REPUBLIKA.CO.ID, JAKARTA -- Lembaga Setara Institute meminta Presiden Joko Widodo bersikap tegas dalam mengantisipasi penggunaan isu suku, agama, ras dan antargolongan (SARA) dalam kontestasi Pilgub DKI Jakarta 2017.
"Presiden harus bicara dan menegaskan bahwa tidak ada tempat dalam republik ini soal SARA. Siapapun punya kesempatan sama di republik ini untuk menjadi kepala daerah," ujar Wakil Ketua Setara Institute Bonar Tigor Naipospos di Jakarta, Jumat (14/10).
Ia menekankan kasus dugaan penistaan Alquran surah Al Maidah Ayat 51 yang ditudingkan kepada calon gubernur DKI Jakarta pejawat Basuki Tjahaja Purnama masih dapat diperdebatkan. Bonar menyarankan hal itu dikaji dan dicermati betul.

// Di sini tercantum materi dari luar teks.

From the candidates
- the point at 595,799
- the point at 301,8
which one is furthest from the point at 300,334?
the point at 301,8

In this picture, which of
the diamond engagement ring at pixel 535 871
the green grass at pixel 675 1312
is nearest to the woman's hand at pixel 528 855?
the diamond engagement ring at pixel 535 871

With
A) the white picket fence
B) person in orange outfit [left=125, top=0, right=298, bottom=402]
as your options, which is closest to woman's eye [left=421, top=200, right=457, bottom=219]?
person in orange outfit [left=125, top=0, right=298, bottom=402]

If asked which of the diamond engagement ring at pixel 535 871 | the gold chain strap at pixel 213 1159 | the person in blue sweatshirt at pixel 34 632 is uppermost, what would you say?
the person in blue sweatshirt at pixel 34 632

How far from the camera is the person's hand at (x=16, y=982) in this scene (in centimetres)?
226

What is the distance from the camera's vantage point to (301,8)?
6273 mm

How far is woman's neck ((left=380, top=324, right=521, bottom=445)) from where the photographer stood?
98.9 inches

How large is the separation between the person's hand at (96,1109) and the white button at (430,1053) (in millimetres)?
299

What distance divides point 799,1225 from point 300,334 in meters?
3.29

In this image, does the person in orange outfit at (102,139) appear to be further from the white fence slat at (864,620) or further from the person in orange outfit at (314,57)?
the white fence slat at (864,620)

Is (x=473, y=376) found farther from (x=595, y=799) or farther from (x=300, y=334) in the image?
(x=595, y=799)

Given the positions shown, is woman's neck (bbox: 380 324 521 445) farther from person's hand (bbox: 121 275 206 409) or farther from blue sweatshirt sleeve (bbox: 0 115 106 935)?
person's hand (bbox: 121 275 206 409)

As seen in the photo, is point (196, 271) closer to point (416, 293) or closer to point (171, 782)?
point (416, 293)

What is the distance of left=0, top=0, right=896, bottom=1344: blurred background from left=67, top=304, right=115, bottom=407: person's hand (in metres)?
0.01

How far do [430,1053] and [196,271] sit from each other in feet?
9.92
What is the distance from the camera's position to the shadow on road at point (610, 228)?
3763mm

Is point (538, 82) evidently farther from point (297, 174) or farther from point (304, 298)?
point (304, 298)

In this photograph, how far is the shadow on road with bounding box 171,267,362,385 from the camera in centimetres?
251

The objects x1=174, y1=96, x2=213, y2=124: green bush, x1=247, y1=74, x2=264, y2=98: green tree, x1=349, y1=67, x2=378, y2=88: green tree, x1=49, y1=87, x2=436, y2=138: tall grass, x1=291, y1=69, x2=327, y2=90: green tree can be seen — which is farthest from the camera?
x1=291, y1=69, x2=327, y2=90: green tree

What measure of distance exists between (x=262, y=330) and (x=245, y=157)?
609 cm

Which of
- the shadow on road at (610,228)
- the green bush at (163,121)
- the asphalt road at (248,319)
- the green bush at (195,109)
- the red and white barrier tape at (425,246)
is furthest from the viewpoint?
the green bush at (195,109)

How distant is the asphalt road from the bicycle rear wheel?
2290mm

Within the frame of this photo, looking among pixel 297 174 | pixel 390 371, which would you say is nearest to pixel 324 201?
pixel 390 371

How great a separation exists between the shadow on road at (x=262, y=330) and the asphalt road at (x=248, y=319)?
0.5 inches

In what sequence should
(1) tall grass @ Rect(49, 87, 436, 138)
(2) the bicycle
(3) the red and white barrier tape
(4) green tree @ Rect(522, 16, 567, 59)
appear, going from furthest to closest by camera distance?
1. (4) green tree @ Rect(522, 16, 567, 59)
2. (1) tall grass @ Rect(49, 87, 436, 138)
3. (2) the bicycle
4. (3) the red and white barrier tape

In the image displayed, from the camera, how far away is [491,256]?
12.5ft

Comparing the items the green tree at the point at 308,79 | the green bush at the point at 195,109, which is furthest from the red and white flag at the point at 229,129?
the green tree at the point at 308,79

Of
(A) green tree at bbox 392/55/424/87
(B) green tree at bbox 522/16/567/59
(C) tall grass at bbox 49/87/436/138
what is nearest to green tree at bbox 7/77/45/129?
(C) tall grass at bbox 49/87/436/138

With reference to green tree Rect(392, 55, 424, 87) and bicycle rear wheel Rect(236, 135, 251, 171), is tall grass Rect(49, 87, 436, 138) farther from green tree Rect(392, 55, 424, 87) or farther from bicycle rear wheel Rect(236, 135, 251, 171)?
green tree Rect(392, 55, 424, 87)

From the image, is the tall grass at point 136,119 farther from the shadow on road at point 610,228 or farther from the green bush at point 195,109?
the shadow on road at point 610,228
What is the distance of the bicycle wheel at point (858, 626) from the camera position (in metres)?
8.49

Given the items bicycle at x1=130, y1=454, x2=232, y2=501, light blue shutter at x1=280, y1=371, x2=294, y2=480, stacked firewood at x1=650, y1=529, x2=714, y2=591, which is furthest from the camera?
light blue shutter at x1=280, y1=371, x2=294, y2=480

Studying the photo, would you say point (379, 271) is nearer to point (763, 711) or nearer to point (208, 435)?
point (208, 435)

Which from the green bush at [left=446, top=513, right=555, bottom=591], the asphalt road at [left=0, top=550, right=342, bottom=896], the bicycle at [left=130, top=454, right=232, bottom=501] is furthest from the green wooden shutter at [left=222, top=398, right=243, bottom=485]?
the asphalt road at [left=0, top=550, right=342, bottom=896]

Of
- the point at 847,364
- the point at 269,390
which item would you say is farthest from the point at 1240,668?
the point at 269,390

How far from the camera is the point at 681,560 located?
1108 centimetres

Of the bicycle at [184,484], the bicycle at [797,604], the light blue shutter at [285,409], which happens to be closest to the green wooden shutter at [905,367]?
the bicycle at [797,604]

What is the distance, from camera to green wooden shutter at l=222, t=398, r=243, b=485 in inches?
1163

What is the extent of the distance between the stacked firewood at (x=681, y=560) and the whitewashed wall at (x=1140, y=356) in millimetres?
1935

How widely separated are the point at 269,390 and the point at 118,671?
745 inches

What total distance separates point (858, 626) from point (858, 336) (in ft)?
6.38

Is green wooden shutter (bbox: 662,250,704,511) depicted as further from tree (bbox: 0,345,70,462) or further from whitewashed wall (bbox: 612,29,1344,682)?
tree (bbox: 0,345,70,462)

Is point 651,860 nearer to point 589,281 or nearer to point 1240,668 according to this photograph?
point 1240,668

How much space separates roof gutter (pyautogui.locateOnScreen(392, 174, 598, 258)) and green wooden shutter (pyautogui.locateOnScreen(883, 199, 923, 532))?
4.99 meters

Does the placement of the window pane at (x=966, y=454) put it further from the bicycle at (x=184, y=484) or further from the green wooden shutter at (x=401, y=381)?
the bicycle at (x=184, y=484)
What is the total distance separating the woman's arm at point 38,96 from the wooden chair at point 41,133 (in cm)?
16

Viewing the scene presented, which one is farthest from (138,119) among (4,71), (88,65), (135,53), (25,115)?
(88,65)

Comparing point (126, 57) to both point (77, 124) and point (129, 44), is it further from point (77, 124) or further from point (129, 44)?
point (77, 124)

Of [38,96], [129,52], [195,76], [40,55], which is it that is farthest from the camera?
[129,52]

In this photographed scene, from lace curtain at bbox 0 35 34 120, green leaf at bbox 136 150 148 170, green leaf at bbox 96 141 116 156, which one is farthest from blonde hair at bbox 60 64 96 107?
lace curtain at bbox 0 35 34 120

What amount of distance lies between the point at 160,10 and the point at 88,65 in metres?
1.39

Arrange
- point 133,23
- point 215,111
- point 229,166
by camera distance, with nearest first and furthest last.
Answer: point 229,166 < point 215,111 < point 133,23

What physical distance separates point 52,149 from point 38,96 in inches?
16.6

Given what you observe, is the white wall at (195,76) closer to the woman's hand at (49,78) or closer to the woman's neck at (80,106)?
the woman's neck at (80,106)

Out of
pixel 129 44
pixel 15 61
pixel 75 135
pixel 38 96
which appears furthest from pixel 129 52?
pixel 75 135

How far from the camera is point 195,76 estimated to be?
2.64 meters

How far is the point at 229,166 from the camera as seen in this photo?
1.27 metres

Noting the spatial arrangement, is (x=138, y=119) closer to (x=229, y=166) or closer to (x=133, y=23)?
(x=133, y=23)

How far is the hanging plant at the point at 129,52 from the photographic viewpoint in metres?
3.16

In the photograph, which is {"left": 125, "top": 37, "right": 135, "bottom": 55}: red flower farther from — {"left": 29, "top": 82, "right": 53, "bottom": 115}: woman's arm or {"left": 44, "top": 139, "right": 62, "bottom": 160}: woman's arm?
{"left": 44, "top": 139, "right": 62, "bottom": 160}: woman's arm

Dia menilai seluruh pihak sebaiknya menahan diri untuk menyimpulkan pernyataan Ahok sebagai sebuah penistaan kitab suci. Bonar menilai, pernyataan Ketua Majelis Ulama Indonesia yang menyebut kasus Ahok merupakan penghinaan terhadap Alquran merupakan suatu sikap personal yang menunjukkan Ketua MUI tengah berpolitik.
"Pernyataan Ketua MUI aneh, karena MUI biasanya mengeluarkan fatwa melalui kajian-kajian dan dirumuskan bersama. Kalau ini, diduga hanya sikap Ketua MUI," jelasnya.
Bonar menilai semestinya MUI hanya memberikan teguran terhadap Ahok jika merasa pernyataan Ahok salah. Ketika Ketua MUI sudah berbicara di hadapan publik maka ada dugaan Ketua MUI berpolitik.
Sebelumnya, Ahok diduga melecehkan Alquran. Mantan Bupati Bangka Belitung itu dituding menyebut makna yang tertuang dalam surah Al Maidah 51 adalah bohong saat melakukan kunjungan kerja di Kepulauan Seribu.
Ahok secara personal telah meminta maaf atas pernyataannya itu.